Wenn Geldbörsen, Scheinbündel oder Kassetten bei uns ankommen, haben die Scheine alle möglichen Schäden: Sie sind zerschlissen, verschmutzt, verkohlt oder in viele Teile zerrissen. Über 95 Prozent können wir mit geringem Zeitaufwand begutachten, weil das Geld nur verfärbt oder mitgewaschen wurde oder etwa im Müll gelandet ist und dort verschmutzt wurde.

Aufwendiger sind die restlichen Fälle. Zurzeit bearbeiten wir beispielsweise viele Brandfälle.

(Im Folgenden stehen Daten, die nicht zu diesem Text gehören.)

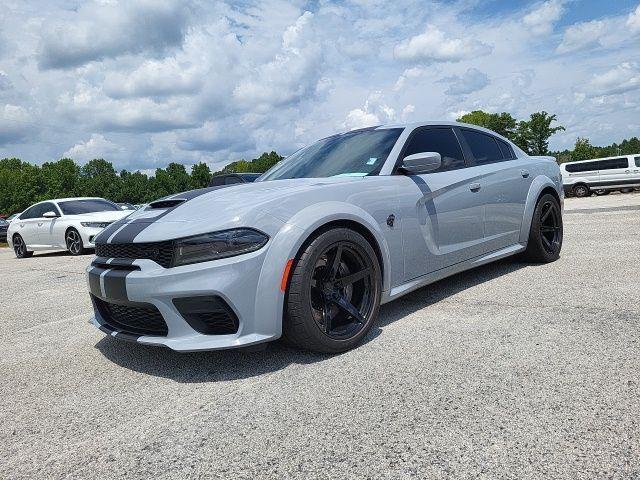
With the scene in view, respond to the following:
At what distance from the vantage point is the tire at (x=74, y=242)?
36.3 ft

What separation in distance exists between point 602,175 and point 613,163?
767mm

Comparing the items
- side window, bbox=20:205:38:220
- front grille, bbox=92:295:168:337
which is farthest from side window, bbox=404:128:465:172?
side window, bbox=20:205:38:220

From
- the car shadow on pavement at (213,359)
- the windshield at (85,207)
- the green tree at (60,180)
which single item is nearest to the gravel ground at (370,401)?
the car shadow on pavement at (213,359)

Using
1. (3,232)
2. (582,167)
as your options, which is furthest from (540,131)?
(3,232)

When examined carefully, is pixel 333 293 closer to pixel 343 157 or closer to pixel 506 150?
pixel 343 157

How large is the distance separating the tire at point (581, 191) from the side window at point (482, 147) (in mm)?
23514

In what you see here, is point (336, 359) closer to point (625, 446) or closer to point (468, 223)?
point (625, 446)

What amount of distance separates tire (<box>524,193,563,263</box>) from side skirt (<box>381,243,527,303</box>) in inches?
6.3

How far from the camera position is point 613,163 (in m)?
24.6

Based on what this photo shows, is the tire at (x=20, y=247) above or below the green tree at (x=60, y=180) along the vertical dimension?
below

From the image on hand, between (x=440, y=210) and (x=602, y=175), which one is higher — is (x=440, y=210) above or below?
above

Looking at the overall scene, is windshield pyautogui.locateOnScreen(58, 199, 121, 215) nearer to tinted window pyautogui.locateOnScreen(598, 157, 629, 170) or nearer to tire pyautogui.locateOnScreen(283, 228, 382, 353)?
tire pyautogui.locateOnScreen(283, 228, 382, 353)

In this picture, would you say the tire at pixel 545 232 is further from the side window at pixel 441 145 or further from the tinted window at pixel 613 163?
the tinted window at pixel 613 163

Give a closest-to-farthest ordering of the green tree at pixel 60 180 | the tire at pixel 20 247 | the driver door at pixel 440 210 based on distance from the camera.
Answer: the driver door at pixel 440 210 → the tire at pixel 20 247 → the green tree at pixel 60 180
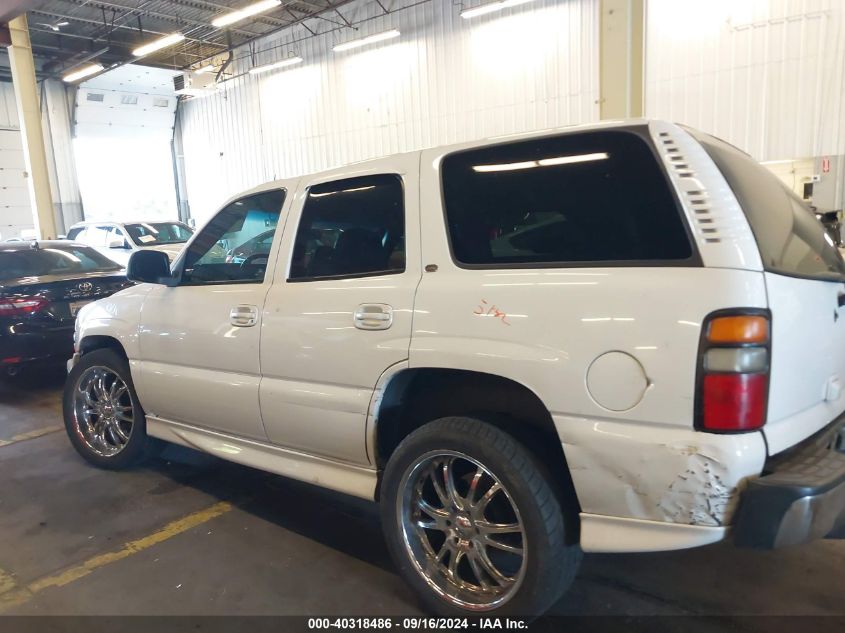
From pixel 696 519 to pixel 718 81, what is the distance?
11205mm

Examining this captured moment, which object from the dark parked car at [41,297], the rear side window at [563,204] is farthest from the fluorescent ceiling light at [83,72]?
the rear side window at [563,204]

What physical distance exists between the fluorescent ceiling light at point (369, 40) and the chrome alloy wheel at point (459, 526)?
1374 cm

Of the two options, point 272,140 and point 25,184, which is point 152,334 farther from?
point 25,184

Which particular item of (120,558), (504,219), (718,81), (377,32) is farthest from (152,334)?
(377,32)

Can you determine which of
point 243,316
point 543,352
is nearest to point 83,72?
point 243,316

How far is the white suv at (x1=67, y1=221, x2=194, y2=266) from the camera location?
12258 mm

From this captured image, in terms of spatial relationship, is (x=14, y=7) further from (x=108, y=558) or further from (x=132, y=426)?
(x=108, y=558)

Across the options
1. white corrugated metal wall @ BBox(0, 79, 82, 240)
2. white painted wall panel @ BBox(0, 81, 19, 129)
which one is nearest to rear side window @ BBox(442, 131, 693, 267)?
Result: white corrugated metal wall @ BBox(0, 79, 82, 240)

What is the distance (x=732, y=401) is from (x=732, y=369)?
0.09 metres

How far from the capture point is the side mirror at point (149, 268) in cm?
350

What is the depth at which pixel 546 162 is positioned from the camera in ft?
7.48

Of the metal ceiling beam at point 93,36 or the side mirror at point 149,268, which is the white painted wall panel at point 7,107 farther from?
the side mirror at point 149,268

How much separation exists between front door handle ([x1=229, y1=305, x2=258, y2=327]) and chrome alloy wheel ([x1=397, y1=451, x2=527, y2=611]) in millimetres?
1145

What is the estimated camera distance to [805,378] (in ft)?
6.58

Bei einem waren mehrere Tausend Euro an Banknoten in einer Geldkassette, die bei einem Hausbrand total verkohlt sind. Aber auch solche Fälle sind nicht hoffnungslos, solange die verkohlten Scheine nicht komplett zu Aschestaub zerfallen sind. In einem anderen Fall wurden fast 100 000 Euro zusammen mit anderen Unterlagen zerschreddert. Das sind jetzt lauter Schnipsel, die etwa zwei Zentimeter lang und vier Millimeter breit sind.

Für diese Arbeit gibt es keine gezielte Ausbildung, aber eines braucht man sicher: eine Engelsgeduld. Dazu sind ein gutes bildhaftes Gedächtnis und handwerkliches Geschick wichtig. Der Fall der zerschredderten Scheine wird meine Kollegin sicher einige Wochen beschäftigen. Außerdem ist ein gewisses detektivisches Gespür sehr wichtig: Man muss erkennen, aus welchem Teil eines Scheins etwa ein Fetzen stammt, um herauszufinden, ob tatsächlich noch mehr als die Hälfte eines Scheines vorhanden ist. Kleinere Hälften dürfen wir nicht ersetzen, solange es keinen Beweis gibt, dass die größere Hälfte unwiederbringlich zerstört ist.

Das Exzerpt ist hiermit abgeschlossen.